EXTRACT
It’s true that investing in the capability to print single copies is an expensive business, on top of which you need clients with enough single-copy work to make it worth while. It would seem likely, therefore, that single-copy BOD will be the preserve of the larger firms that can afford the hefty investment and have the work level to warrant it.
That said, some believe that this form of BOD has already been eclipsed by the growth of e-books, facilitated by the rise in tablet computers. The rapid rise of e-books was underlined in January this year, when Amazon announced that it had sold more Kindle e-books than traditional paperbacks in the US.
The advantages of digital books are obvious. An e-book can be downloaded in a matter of seconds and can cost significantly less (see box) than a print edition – although obviously a digital reading platform also has to be bought. So BOD faces an uphill challenge against its new, digitised rival, which offers a much quicker and cheaper service. Hence, Alison Kennedy, production and distribution director for children’s book publisher Egmont, struggles to see where BOD fits in, at least for her own market.
"A few years ago, BOD was ‘the next big thing’, followed by personalised BOD, which continues to have some success for us because children love to star in stories with their favourite characters," she explains. "But now, BOD has been overtaken by e-books, which have far more connectivity to a much broader audience."
As Kennedy says, BOD’s fight against digital is a difficult one, but there is evidence that it can hold its own. Indeed, at the same time that Amazon was selling millions of e-books, it also saw a rise in paperback sales. This suggests that, despite the competition, or perhaps because of it, the desire for printed books is still very much alive. In addition, you have the likes of HarperCollins expanding its BOD programme and printers investing huge amounts on BOD kit – both of which suggests the BOD offering is a sustainable and popular service offering.
And the good news for print is that BOD is only at the start of its development. The digital processes will get quicker and more efficient as the technology develops, while the model is forcing publishers and printers into closer relationships that are opening up ever more exciting ways to provide the printed books service for which the demand is still very much alive.

RECORDED DATA
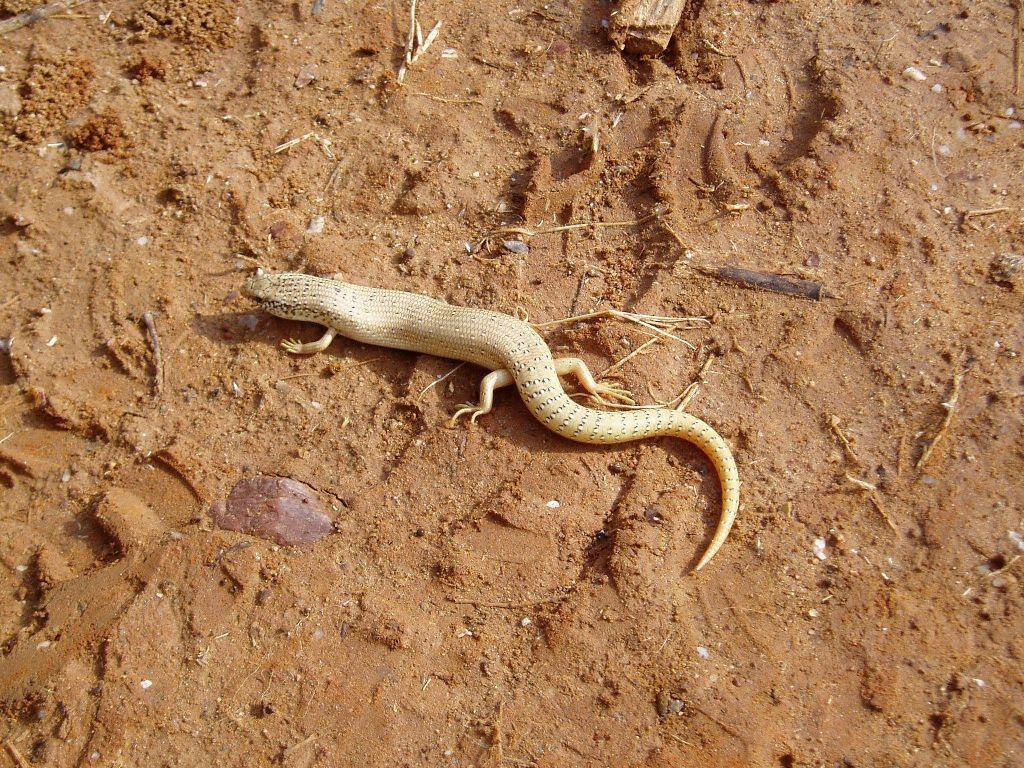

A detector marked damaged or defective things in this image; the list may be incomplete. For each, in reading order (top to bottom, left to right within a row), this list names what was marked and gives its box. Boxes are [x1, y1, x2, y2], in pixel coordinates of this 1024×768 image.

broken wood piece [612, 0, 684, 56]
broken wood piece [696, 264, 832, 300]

--

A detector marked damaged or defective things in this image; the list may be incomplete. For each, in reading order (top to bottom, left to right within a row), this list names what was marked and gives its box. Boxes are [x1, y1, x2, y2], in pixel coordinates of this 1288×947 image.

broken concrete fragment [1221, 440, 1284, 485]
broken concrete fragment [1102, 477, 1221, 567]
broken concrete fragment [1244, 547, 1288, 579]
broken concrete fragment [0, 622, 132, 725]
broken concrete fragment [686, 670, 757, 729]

DIRECTIONS
Copy the piece on book-on-demand printing again, starting at "And the good" and stopping after "demand is still very much alive.", and switch "technology" to "hardware".

RESPONSE
And the good news for print is that BOD is only at the start of its development. The digital processes will get quicker and more efficient as the hardware develops, while the model is forcing publishers and printers into closer relationships that are opening up ever more exciting ways to provide the printed books service for which the demand is still very much alive.